--- Testo riportato ---
Corte di Cassazione, civile, Ordinanza|26 maggio 2021| n. 14618.
Risarcimento dei danni da illecito trattamento dei dati personali
l’art. 15 d.lgs. n. 196 del 2003 (vigente “ratione temporis”), nel richiamare il disposto dell’art. 2050 c.c., pone a carico del danneggiato la prova del danno e del nesso di causalità, lasciando al danneggiante la dimostrazione di avere adottato tutte le misure idonee ad evitare quel danno. (Nella specie, la S.C. ha confermato la decisione di merito, che aveva rigettato la domanda risarcitoria, fondata sulla dedotta pubblicazione sull’albo pretorio “on line” di una delibera comunale contenente informazioni sullo stato di salute di un cittadino, in mancanza della prova della pubblicazione della menzionata delibera nella sua versione integrale).
Ordinanza|26 maggio 2021| n. 14618. Risarcimento dei danni da illecito trattamento dei dati personali
Data udienza 24 marzo 2021
Integrale
Tag/parola chiave: Privacy – Protezione dati personali – Trattamento illecito – Lesione diritto alla riservatezza ed all’immagine – Risarcimento danni – Art. 2050 c.c. – Ripartizione oneri probatori
REPUBBLICA ITALIANA
IN NOME DEL POPOLO ITALIANO
LA CORTE SUPREMA DI CASSAZIONE
SEZIONE PRIMA CIVILE
Composta dagli Ill.mi Sigg.ri Magistrati:
Dott. GENOVESE Francesco A. – Presidente
Dott. DI MARZIO Mauro – Consigliere
Dott. TRICOMI Laura – rel. Consigliere
Dott. TERRUSI Francesco – Consigliere
Dott. LAMORGESE Antonio – Consigliere
ha pronunciato la seguente:
ORDINANZA
sul ricorso 17682/2017 proposto da:
(OMISSIS), nella qualita’ di amministratore di sostegno della figlia (OMISSIS), elettivamente domiciliata in (OMISSIS), presso lo studio dell’avvocato (OMISSIS), rappresentata e difesa dall’avvocato (OMISSIS), giusta procura in calce al ricorso;
– ricorrente –
contro
Comune di Cellara (CS), in persona del sindaco pro tempore, elettivamente domiciliato in (OMISSIS), presso lo studio dell’avvocato (OMISSIS), rappresentato e difeso dall’avvocato (OMISSIS), giusta procura in calce al controricorso;
– controricorrente –
avverso la sentenza n. 456/2017 del TRIBUNALE di COSENZA, depositata il 02/03/2017;
udita la relazione della causa svolta nella camera di consiglio del 24/03/2021 dal cons. Dott. TRICOMI LAURA.
---
▶ _Richiesta scritta_
Nel testo riportato, di quale tribunale è la sentenza contro cui è proposto il ricorso?
--- Dati estratti ---
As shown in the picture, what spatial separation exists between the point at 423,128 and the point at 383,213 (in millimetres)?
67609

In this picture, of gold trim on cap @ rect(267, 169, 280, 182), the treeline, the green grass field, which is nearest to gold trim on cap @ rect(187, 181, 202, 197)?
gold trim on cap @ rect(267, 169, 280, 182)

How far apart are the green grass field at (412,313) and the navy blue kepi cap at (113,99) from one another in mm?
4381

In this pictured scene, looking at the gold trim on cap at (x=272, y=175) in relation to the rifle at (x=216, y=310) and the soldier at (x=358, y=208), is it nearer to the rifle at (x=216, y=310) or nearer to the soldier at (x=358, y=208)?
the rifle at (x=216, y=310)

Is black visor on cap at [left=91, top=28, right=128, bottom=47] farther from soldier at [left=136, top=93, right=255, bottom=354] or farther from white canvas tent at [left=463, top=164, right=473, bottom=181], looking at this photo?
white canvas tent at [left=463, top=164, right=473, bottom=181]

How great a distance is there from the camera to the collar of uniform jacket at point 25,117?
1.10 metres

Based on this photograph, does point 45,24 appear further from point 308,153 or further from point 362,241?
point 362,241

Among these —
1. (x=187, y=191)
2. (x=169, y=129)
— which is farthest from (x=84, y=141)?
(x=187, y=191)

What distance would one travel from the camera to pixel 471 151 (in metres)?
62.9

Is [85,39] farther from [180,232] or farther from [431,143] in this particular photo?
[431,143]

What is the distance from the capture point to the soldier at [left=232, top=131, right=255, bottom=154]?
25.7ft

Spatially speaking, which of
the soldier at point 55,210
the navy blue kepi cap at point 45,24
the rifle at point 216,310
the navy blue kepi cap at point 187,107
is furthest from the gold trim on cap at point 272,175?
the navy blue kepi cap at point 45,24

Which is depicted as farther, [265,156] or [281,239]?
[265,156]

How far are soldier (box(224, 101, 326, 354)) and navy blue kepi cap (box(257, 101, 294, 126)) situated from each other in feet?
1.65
---
▶ _Compito svolto_
È la sentenza n. 456/2017 del Tribunale di Cosenza, depositata il 2 marzo 2017.